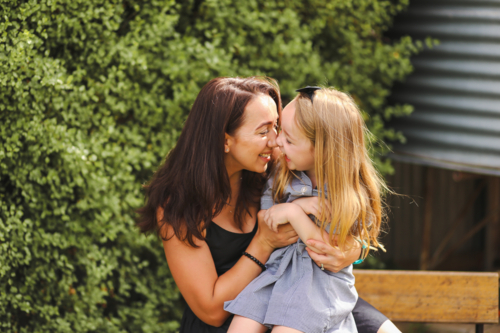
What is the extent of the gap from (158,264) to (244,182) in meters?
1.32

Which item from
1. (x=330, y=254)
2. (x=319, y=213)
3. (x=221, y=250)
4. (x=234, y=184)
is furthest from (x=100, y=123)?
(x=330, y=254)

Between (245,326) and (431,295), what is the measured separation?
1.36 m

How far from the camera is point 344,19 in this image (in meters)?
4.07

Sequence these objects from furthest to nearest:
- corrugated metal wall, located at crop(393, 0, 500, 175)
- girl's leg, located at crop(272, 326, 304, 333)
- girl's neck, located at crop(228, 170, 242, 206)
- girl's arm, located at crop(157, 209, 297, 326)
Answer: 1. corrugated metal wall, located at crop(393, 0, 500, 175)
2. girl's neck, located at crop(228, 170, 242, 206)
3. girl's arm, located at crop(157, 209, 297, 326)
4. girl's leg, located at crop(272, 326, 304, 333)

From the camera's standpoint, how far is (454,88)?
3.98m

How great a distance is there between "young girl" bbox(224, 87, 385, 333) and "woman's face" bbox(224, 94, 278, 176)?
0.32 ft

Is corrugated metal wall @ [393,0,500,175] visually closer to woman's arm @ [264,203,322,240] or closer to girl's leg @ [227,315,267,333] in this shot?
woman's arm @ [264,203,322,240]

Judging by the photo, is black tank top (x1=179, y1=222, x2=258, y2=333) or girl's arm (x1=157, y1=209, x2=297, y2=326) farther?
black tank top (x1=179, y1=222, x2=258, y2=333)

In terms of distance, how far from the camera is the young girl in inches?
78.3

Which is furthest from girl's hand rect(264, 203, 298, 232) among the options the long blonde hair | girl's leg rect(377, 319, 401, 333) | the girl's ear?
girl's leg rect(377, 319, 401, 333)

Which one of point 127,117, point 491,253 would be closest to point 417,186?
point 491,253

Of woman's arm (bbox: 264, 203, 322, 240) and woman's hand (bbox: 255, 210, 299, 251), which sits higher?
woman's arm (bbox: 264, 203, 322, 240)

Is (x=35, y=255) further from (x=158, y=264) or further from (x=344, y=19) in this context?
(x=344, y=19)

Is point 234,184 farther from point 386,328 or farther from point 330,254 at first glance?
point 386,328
****************
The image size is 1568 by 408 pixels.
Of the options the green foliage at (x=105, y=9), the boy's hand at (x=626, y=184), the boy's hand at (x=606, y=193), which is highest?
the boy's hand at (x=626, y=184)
****************
Return every line of the items above that contains the word "neck". Case counts.

- girl's neck, located at crop(228, 170, 242, 206)
2. girl's neck, located at crop(228, 170, 242, 206)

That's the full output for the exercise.